Quando finisce un amore così com'e' finito il mio
senza una ragione ne' un motivo, senza niente
ti senti un nodo nella gola,
ti senti un buco nello stomaco
ti senti un vuoto nella testa e non capisci niente
e non ti basta più un amico e non ti basta più distrarti
e non ti basta bere da ubriacarti
e non ti basta ormai più niente
e in fondo pensi, ci sarà un motivo
e cerchi a tutti i costi una ragione
eppure non c'e' mai una ragione
perché un amore debba finire
e vorresti cambiare faccia, e vorresti cambiare nome
e vorresti cambiare aria, e vorresti cambiare vita
e vorresti cambiare il mondo
ma sai perfettamente
che non ti servirebbe a niente
perché c'e' lei, perché c'e' lei
perché c'e' lei, perché c'e' lei
perché c'e' lei nelle tue ossa
perché c'e' lei nella tua mente
perché c'e' lei nella tua vita
e non potresti più mandarla via,
nemmeno se cambiassi faccia
nemmeno se cambiassi nome
nemmeno se cambiassi aria
nemmeno se cambiassi vita
nemmeno se cambiasse il mondo
però, se potessi ragionarci sopra
saprei perfettamente che domani sarà diverso
lei non sarà più lei
io non sarò lo stesso uomo
magari l'avrò già dimenticata
magari se potessi ragionarci sopra
e se potessi ragionarci sopra
ma non posso, perché ...
quando finisce un amore ......

Ora proverò a dormire, sono quasi le 2.
Difficile.
Alle 6 dovrò spiegare qualcosa alla Cuoca poi alle 7 c'è da attivare Kowalski.
I gatti, loro sì che hanno capito.
Skywalker mi ha già miagolato il suo dolore, JarJarBinks è accoccolato sui miei piedi.
Chiamatele bestie, se volete.


domenica 2 ottobre 2011

Il posto più buio è sotto il lampione.

Il posto più buio è sotto il lampione scrivevo il 16 settembre 2010.
E' passato più di un anno dall'apertura di questo blog e la ricorrenza mi è sfuggita.
Non so cosa sarebbe diventato questo spazio se tutto avesse continuato a svolgersi nella tranquilla routine.
Ho riletto le pagine fino a quel maledetto 6 novembre ed ho notato qualche post di attualità, qualcuno di lavoro, qualcuno sulla mia salute, Star Wars, un po' di musica ma quelli sul mio amore per Wiz c'erano già.
Poi c'è stato fa solo più male, come un terremoto, come un undicisettembre, la mia/nostra vita è cambiata.
Il blog che di questa vita è il diario ne ha annotato lo scorrere inevitabile verso un inferno che non è ancora completamente arrivato ma del quale le fiamme già scottano parecchio.
Qui ho trovato bellissime persone che relmente mi accompagnano nell'accidentato percorso quotidiano.
Non cito nomi per non far torto a nessuno, ogni pacca sulla spalla è stata apprezzata.
Ogni abbraccio annotato ed ogni bacio ricambiato.
Ricordo solo 2 commenti spam, uno eliminato ed uno talmente ridicolo da meritare di esser lasciato là.

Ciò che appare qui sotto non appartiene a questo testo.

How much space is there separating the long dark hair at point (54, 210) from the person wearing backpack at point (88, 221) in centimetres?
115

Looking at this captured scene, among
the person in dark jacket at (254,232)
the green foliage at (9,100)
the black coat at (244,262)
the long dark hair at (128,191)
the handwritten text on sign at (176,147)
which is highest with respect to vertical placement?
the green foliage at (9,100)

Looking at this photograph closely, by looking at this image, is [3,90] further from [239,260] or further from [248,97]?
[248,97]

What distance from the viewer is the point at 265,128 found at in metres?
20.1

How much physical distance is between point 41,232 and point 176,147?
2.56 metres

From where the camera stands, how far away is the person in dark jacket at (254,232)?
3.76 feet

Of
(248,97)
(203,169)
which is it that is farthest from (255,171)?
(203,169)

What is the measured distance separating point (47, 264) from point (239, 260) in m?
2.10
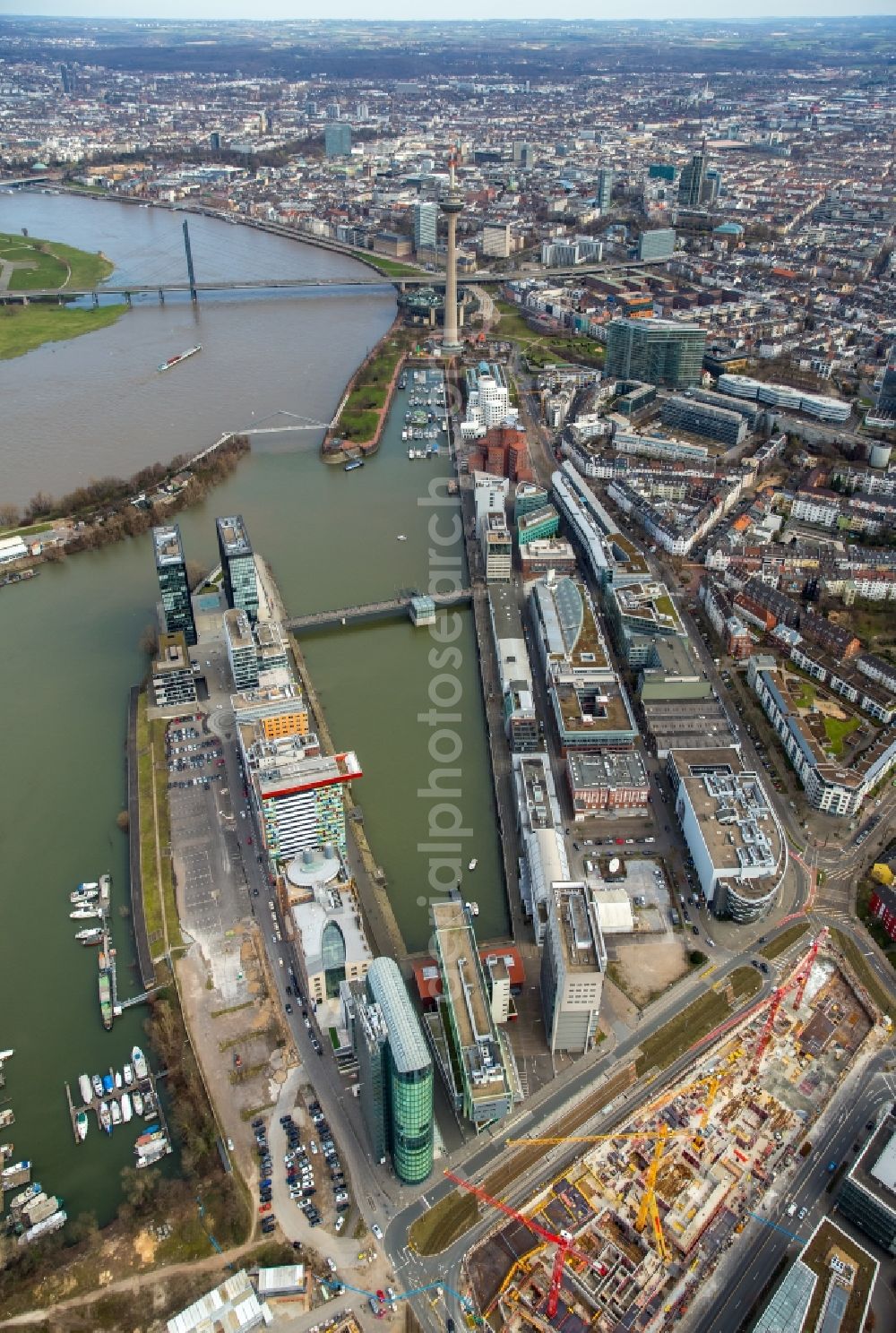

Era un po' che mi tenevo questo video/soundtrack in saccoccia, ci sono panorami tutti diversi.
Quelli che vedete dalle vostre finestre pur essendo qui con me.
Grazie amici, ora come ora non saprei fare a meno di voi.
Anche se Blogger mi fa arrabbiare sostituendo/peggiorando la struttura delle pagine devo ringraziare anche loro.